Paola Prestini - Houses of Zodiac
Jeffrey Zeigler, violoncello                         

Elainie Lillios - Time Lapse

Camila Agosto - listen to me as one listens to the rain

Marilyn Shrude - Within Silence

Composer Paola Prestini has cultivated a uniquely expansive and humanistic musical voice, through pieces that transcend genre and discipline, and projects whose global impact reverberates beyond the walls of the concert hall. Far more than just notes on a page, Prestini's works give voice to those whom society has silenced, and offer a platform for the causes that are most vital to us all. Prestini has been named one of the Top 35 Female Composers in Classical Music by the Washington Post, one of the top 100 Composers in the World by National Public Radio, and one of the Top 30 Professionals of the Year by Musical America. As Co-Founder of National Sawdust, she has collaborated with luminaries like poet Robin Coste Lewis, visual artists Julie Mehretu and Nick Cave, and musical legends David Byrne, Philip Glass and Renée Fleming, and her works have been performed throughout the world with leading institutions like the New York Philharmonic, Los Angeles Opera, Dallas Opera, London's Barbican Center, Mexico's Bellas Artes, and many more.

Acclaimed as one of the “contemporary masters of the medium” by MIT Press’s Computer Music Journal, Elainie Lillios creates works that reflect her fascination with listening, sound, space, time, immersion, and anecdote.

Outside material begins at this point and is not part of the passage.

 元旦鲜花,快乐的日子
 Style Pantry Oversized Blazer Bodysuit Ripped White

Her compositions include stereo, multi-channel, and Ambisonic fixed media works, instrument(s) with live electronics, collaborative experimental audio/visual animations, and installations. She also performs live electronics with ESC Trio collaborators Chris Biggs and Scott Deal and with Origami Sound Society collaborator Mark Nagy.

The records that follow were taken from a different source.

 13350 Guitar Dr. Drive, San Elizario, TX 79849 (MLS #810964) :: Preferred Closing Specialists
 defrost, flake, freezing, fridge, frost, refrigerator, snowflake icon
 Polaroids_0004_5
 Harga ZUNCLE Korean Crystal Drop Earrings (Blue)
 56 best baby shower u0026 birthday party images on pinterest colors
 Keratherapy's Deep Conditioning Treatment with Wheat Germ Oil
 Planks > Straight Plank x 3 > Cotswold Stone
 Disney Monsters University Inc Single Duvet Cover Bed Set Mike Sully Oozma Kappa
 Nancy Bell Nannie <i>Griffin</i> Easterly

 Elainie’s work has been recognized internationally and nationally through awards, grants, and commissions, including a 2020 Johnstone Foundation commission, 2018 Fromm Foundation Commission, 2016 Barlow Endowment Commission, and 2013 Fulbright Scholar Award. She won First Prize in the Concours Internationale de Bourges, Areon Flutes International Composition Competition, Electroacoustic Piano International Competition, and Medea Electronique “Saxotronics” Competition. She has also received awards from the Destellos International Electroacoustic Competition, Concurso Internacional de Música Electroacústica de São Paulo, Concorso Internazionale Russolo, Pierre Schaeffer Competition, and others.

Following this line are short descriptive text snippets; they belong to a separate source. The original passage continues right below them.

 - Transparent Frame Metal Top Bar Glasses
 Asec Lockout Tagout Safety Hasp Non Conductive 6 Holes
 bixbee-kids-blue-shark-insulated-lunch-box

She has received grants/commissions from INA/GRM, Rèseaux, International Computer Music Association, La Muse en Circuit, New Adventures in Sound Art, ASCAP/SEAMUS, LSU’s Center for Computation and Technology, Sonic Arts Research Centre, Ohio Arts Council, and National Foundation for the Advancement of the Arts. She has been a special guest at the Groupe de Recherche Musicales, Rien à Voir, festival l’espace du son, June in Buffalo, and at other locations in the United States and abroad.  

Reviews of Elainie’s compact disc Entre Espaces (available on Empreintes DIGITALes at electrocd.com) praise her work for being “… elegantly assembled, and immersive enough to stand the test of deep listening” and as “…a journey not to be missed.” Other works are published by Centaur, Innova, MSR Classics, Ravello, StudioPANaroma, Musiques et recherches, La Muse en Circuit, New Adventures in Sound Art, SEAMUS, Irritable Hedgehog and Leonardo Music Journal.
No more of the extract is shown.